According to a research conducted in Ohio, United States, men who use mobile phones for four hours or more a day had fewer sperm. Besides, it noted that the quality of sperm found in such individuals dropped when compared to those who used mobiles less.
The study, according to a report by the British Broadcasting Corporation on Monday, involved 364 men and was presented to the American Society for Reproductive Medicine in New Orleans.
But an expert in the United Kingdom said it was unlikely that the phones were to blame, as they were usually not held near the testes.
Dr. Allan Pacey of British Fertility Society said, ' If you are holding [the phone] up to your head to speak a lot, it makes no sense that it is having a direct effect on your testes."
The team from the Cleveland Clinic Foundation in Ohio tested the sperm of 364 men who were being treated at fertility clinics in Mumbai, India, with their partners.
It was found that the heaviest users, those who used their phones for more than four hours a day had the lowest average sperm counts, at 50m per millilitre and the least healthy sperm.
Men who used their phones for between two and four hours a day averaged sperm counts of 69m per ml and had moderately healthy sperm.
The study added that those who said they did not use mobile phones at all had the highest average sperm counts, of 86m per ml, and their sperm was of the highest quality seen.
Dr. Ashok Agarwal, who led the research, told a New Orleans conference that the study did not prove mobiles damaged fertility, but said it showed more research was warranted.
'There was a significant decrease in the most important measures of sperm health and that should definitely be reflected in a decrease in fertility, which is seen worldwide.

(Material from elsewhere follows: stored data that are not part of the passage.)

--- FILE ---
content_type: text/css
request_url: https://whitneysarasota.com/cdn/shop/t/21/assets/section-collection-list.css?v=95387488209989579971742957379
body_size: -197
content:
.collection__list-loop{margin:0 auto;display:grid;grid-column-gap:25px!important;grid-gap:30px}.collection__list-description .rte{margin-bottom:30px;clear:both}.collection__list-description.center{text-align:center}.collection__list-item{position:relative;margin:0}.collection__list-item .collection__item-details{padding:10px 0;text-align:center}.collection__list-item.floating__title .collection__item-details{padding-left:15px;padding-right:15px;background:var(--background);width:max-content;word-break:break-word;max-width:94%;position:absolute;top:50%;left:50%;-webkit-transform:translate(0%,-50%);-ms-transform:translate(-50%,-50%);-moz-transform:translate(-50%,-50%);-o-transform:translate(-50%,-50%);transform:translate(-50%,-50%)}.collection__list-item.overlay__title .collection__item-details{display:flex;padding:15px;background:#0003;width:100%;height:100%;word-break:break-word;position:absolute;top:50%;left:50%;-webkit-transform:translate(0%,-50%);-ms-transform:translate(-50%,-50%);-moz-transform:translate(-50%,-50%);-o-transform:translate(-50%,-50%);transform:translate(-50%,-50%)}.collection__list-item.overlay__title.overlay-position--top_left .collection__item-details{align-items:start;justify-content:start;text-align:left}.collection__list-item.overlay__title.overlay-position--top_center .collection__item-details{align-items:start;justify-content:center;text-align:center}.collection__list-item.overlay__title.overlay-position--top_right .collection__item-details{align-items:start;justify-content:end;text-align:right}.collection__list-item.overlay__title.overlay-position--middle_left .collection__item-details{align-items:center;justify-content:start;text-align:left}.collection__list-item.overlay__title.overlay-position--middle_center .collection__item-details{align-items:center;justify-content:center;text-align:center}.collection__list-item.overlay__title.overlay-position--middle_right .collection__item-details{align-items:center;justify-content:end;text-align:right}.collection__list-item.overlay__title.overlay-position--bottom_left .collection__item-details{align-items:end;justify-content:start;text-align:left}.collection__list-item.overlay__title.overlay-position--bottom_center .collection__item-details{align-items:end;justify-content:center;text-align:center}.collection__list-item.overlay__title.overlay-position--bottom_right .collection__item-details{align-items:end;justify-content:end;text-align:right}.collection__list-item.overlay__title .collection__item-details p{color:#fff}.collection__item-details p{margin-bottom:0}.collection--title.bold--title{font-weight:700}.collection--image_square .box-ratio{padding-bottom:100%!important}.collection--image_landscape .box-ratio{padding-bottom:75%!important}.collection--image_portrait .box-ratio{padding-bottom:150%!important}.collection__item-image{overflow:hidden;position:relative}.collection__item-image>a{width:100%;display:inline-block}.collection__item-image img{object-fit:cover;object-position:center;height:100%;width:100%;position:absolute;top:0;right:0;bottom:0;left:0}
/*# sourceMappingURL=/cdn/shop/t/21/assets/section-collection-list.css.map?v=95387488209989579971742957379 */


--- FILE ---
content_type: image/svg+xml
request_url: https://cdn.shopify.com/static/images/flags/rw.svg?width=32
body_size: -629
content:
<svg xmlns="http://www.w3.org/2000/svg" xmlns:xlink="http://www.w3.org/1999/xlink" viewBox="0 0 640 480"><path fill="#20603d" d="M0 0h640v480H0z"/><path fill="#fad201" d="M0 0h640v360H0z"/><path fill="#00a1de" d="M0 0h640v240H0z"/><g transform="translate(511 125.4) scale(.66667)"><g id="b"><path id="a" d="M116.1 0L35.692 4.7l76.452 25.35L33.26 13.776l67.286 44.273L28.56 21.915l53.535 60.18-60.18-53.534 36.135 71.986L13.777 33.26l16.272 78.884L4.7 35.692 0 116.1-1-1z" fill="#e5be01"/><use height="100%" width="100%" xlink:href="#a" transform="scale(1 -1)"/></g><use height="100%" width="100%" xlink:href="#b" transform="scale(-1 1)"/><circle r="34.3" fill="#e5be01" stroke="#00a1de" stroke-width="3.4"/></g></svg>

'People use mobile phones without thinking twice what the consequences might be. It is just like using a toothbrush, but mobiles could be having a devastating effect on fertility. It still has to be proved, but it could be having a huge impact because mobiles are so much part of lives."
He suggested that radiation from mobile phones might harm sperm by damaging DNA, affecting the cells in the testes which produce testosterone or the tubes where sperm is produced. Mobile phones have long been suspected of posing a health problem to users, although this is yet to be proved.
But a British expert cast doubt on the suggested link between mobile phone use and infertility in the men studied.
Pacey, a senior lecturer in andrology at the University of Sheffield, said, 'This is a good study, but I don't think it tackles the issue.
'If you're using your phone for four hours a day, presumably it is out of your pocket for longer.
'That raises a big question: how is it that testicular damage is supposed to occur?"
Pacey, who is honorary secretary of the British Fertility Society, added, 'If you are holding it up to your head to speak a lot, it makes no sense that it is having a direct effect on your testes."